◆ YOUR INSTRUCTIONS ◆
Only one stretch of the data below is needed. Output the lines from the one with "THE UNEXPECTED VOL." up to and including the one with "40514 Aster Pl, Palmdale, CA 93551", exactly as they stand.

#### RECORDS SHOWN ####

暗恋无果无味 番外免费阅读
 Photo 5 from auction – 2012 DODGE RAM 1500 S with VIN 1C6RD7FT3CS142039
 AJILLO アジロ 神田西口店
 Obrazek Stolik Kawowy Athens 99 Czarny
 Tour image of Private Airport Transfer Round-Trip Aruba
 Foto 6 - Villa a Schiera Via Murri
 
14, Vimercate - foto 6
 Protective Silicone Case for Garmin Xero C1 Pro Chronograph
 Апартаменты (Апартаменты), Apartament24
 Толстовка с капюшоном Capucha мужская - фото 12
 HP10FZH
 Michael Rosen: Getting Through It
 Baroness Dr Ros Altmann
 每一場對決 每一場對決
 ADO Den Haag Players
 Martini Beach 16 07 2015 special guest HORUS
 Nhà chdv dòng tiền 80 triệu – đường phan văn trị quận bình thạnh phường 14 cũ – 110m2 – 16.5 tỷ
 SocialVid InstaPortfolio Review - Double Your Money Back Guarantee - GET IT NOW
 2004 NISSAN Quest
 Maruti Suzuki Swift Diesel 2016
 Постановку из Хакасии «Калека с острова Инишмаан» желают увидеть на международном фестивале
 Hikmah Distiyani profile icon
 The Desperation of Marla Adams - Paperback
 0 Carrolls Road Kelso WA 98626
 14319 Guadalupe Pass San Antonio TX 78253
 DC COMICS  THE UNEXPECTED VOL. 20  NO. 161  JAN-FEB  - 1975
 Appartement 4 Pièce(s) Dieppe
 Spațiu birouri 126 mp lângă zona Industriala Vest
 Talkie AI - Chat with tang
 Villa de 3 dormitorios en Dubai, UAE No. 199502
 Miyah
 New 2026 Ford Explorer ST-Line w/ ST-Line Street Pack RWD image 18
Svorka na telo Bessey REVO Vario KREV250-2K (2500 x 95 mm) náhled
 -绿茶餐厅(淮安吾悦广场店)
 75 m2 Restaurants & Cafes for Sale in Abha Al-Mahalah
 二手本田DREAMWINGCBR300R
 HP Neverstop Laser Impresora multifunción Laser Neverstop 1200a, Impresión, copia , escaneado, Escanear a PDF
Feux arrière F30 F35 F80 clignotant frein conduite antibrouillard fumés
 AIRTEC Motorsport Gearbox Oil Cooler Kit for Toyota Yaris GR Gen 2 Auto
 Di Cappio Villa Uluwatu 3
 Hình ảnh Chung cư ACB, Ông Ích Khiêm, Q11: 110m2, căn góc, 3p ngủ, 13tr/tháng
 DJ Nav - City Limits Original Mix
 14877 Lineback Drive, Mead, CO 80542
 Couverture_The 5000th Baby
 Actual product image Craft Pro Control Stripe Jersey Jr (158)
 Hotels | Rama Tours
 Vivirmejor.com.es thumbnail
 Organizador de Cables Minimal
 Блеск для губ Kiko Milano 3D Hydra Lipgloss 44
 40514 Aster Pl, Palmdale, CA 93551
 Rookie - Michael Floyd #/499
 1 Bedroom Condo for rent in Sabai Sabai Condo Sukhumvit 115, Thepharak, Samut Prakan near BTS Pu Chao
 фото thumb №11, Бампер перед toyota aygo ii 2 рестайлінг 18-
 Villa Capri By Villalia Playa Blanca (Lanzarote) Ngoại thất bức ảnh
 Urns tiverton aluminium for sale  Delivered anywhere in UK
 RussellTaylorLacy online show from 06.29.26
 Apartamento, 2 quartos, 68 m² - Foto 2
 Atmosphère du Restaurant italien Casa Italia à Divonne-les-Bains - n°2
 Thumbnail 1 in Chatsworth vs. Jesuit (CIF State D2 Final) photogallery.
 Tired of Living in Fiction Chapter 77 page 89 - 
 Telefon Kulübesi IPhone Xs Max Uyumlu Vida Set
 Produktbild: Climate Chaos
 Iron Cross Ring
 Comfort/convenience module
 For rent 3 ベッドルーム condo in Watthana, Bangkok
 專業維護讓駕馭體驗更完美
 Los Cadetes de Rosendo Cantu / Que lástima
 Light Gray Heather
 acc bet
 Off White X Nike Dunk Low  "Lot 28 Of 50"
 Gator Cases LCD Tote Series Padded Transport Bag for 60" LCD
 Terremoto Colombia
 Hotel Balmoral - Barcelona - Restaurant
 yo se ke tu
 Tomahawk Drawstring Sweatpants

####

◆ SOLVED EXERCISE ◆
 DC COMICS  THE UNEXPECTED VOL. 20  NO. 161  JAN-FEB  - 1975
 Appartement 4 Pièce(s) Dieppe
 Spațiu birouri 126 mp lângă zona Industriala Vest
 Talkie AI - Chat with tang
 Villa de 3 dormitorios en Dubai, UAE No. 199502
 Miyah
 New 2026 Ford Explorer ST-Line w/ ST-Line Street Pack RWD image 18
Svorka na telo Bessey REVO Vario KREV250-2K (2500 x 95 mm) náhled
 -绿茶餐厅(淮安吾悦广场店)
 75 m2 Restaurants & Cafes for Sale in Abha Al-Mahalah
 二手本田DREAMWINGCBR300R
 HP Neverstop Laser Impresora multifunción Laser Neverstop 1200a, Impresión, copia , escaneado, Escanear a PDF
Feux arrière F30 F35 F80 clignotant frein conduite antibrouillard fumés
 AIRTEC Motorsport Gearbox Oil Cooler Kit for Toyota Yaris GR Gen 2 Auto
 Di Cappio Villa Uluwatu 3
 Hình ảnh Chung cư ACB, Ông Ích Khiêm, Q11: 110m2, căn góc, 3p ngủ, 13tr/tháng
 DJ Nav - City Limits Original Mix
 14877 Lineback Drive, Mead, CO 80542
 Couverture_The 5000th Baby
 Actual product image Craft Pro Control Stripe Jersey Jr (158)
 Hotels | Rama Tours
 Vivirmejor.com.es thumbnail
 Organizador de Cables Minimal
 Блеск для губ Kiko Milano 3D Hydra Lipgloss 44
 40514 Aster Pl, Palmdale, CA 93551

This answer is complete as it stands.